** START OF Data for this task **

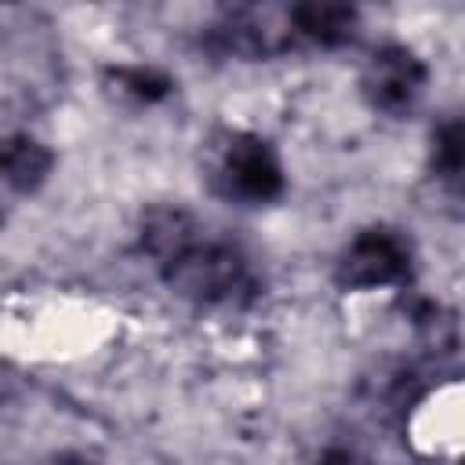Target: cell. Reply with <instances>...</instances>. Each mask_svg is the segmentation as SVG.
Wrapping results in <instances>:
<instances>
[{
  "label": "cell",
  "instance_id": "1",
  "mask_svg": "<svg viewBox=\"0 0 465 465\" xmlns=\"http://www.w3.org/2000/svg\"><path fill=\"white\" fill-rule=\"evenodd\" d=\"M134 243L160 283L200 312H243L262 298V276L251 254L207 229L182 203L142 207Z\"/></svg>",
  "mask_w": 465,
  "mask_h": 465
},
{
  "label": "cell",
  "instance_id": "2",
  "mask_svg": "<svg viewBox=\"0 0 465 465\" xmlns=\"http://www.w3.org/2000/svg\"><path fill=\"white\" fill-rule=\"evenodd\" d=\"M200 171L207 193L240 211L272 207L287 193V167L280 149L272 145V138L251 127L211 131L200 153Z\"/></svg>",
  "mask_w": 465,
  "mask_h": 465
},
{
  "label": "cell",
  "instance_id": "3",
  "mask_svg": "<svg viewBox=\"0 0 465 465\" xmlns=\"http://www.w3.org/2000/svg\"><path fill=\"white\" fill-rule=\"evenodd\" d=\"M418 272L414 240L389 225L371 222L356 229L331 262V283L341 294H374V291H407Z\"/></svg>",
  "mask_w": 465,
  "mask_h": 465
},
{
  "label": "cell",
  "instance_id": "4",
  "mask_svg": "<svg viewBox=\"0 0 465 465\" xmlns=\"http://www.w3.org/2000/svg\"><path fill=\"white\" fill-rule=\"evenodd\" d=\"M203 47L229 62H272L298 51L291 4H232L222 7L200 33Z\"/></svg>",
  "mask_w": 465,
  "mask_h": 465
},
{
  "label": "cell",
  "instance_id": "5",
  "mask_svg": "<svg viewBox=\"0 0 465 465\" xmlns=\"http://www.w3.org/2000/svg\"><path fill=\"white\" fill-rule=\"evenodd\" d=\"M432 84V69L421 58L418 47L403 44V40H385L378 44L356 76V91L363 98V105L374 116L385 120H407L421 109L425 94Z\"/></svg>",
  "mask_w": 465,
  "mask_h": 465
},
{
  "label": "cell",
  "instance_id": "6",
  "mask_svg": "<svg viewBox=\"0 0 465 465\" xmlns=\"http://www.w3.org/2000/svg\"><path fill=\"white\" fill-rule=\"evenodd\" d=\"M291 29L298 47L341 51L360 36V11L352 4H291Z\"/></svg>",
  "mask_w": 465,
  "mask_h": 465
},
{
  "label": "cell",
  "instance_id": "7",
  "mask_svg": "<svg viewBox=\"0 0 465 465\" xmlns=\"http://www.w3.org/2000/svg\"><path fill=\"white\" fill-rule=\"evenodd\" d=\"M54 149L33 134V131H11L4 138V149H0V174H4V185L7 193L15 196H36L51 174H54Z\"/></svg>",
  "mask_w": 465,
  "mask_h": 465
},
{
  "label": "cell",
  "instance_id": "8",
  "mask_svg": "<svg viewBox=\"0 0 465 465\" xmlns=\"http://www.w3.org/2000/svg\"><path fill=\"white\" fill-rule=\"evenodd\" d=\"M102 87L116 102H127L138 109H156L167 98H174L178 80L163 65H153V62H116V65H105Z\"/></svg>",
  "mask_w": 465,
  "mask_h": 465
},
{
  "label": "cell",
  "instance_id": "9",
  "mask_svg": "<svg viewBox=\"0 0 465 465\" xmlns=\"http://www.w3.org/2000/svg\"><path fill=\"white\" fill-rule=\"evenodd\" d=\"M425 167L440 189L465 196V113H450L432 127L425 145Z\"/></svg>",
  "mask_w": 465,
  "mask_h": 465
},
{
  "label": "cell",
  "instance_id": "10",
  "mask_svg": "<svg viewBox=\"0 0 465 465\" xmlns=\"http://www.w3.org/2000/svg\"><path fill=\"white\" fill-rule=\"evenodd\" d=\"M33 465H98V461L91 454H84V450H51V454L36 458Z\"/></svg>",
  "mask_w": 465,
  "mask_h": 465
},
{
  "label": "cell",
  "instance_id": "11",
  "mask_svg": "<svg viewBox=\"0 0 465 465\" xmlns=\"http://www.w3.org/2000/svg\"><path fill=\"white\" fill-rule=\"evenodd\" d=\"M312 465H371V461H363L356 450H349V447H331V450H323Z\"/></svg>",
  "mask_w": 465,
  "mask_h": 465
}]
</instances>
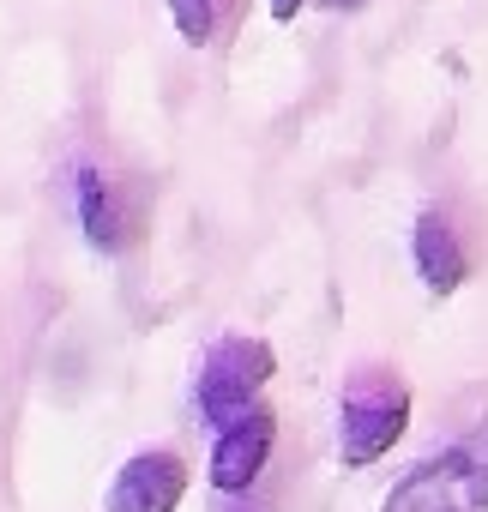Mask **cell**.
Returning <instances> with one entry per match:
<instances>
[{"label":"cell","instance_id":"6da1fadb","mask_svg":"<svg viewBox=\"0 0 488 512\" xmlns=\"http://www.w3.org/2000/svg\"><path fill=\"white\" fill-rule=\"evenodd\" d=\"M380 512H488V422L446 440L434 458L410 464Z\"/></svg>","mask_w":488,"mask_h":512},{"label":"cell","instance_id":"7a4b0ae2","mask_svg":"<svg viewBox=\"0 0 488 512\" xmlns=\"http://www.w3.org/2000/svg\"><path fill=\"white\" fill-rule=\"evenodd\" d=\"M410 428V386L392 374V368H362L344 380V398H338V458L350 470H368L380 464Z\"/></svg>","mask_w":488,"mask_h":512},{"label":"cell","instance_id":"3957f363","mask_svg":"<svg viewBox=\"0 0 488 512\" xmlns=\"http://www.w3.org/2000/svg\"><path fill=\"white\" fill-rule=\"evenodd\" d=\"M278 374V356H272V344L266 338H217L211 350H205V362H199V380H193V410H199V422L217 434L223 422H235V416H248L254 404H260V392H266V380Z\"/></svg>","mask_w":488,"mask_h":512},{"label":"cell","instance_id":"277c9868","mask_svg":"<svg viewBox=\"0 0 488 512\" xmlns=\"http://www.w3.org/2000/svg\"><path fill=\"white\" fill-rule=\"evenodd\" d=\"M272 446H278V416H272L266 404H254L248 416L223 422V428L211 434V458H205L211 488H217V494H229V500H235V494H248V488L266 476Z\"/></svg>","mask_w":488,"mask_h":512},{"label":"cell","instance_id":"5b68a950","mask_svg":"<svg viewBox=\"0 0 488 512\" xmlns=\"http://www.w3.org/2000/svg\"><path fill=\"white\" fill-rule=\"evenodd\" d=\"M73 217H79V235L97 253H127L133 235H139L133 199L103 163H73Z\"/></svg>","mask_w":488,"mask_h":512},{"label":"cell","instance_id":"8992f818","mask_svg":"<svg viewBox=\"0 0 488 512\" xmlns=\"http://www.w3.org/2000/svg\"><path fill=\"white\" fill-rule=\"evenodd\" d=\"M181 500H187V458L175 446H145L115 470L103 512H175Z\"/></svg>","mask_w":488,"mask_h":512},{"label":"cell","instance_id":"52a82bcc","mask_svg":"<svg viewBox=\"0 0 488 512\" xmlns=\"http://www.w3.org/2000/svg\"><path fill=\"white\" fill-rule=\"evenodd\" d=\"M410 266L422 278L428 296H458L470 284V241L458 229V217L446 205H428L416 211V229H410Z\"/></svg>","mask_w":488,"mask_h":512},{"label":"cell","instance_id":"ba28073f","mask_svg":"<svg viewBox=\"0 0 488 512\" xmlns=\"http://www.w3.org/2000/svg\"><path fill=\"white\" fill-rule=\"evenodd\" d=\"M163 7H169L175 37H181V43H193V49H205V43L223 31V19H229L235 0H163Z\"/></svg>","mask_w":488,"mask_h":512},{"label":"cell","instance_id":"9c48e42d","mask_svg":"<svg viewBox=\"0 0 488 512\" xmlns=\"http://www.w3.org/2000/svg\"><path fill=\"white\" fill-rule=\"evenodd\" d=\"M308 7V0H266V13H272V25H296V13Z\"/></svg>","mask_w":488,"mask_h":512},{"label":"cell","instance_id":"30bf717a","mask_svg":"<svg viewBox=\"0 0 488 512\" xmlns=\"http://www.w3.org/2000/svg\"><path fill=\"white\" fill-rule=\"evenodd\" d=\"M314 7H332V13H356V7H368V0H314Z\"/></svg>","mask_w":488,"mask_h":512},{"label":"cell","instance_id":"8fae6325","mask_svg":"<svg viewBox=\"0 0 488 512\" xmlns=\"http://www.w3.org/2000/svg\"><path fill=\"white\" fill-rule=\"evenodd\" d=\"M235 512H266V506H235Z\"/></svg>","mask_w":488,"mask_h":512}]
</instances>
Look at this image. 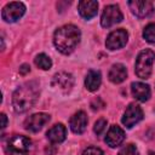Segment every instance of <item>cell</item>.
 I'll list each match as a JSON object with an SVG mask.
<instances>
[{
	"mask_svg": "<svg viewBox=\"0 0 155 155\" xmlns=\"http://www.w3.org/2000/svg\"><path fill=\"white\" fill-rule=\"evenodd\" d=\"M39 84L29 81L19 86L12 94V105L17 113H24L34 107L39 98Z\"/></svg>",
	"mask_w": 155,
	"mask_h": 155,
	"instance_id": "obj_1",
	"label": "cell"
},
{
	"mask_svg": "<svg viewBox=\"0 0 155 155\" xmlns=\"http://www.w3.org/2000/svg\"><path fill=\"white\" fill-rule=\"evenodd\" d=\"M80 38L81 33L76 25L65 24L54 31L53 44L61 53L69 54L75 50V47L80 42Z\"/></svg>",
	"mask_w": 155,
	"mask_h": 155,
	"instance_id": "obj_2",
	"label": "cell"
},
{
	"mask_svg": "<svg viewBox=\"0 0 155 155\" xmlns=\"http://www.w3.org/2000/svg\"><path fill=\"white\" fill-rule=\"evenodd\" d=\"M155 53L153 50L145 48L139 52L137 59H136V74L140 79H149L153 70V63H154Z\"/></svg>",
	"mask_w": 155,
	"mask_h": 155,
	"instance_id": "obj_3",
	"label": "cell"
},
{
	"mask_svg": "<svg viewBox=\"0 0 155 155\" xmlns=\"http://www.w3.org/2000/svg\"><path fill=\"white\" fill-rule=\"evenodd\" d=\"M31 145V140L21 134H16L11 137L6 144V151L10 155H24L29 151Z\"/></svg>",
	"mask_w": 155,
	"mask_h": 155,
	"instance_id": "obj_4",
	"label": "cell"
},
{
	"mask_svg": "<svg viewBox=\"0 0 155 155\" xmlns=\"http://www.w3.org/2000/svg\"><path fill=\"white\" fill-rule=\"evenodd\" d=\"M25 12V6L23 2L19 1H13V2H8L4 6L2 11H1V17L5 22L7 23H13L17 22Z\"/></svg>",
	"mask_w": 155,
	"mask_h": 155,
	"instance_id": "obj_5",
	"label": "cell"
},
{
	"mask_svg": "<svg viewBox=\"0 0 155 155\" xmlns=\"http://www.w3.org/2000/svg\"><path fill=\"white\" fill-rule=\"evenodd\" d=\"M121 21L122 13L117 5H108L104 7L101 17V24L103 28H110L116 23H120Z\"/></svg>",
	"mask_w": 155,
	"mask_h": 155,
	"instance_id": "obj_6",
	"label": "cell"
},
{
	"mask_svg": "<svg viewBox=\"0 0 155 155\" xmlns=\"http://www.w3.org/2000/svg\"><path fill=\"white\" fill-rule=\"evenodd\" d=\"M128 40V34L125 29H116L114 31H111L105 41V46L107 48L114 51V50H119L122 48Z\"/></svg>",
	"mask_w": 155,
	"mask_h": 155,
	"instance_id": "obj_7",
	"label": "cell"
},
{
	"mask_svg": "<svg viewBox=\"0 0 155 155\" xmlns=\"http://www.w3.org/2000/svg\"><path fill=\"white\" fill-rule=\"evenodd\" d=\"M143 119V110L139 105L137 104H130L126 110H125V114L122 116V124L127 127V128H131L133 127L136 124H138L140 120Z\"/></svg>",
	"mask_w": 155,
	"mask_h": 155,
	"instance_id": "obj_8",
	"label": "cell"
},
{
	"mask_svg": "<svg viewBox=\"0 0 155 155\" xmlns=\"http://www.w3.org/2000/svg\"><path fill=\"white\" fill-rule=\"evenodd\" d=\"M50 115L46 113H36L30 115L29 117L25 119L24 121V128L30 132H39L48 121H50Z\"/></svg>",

** END OF Data for this task **

### Stated task
Pick out every line of the material above that contains the string "match", and copy each one.

### Written answer
Returning <instances> with one entry per match:
 I'll list each match as a JSON object with an SVG mask.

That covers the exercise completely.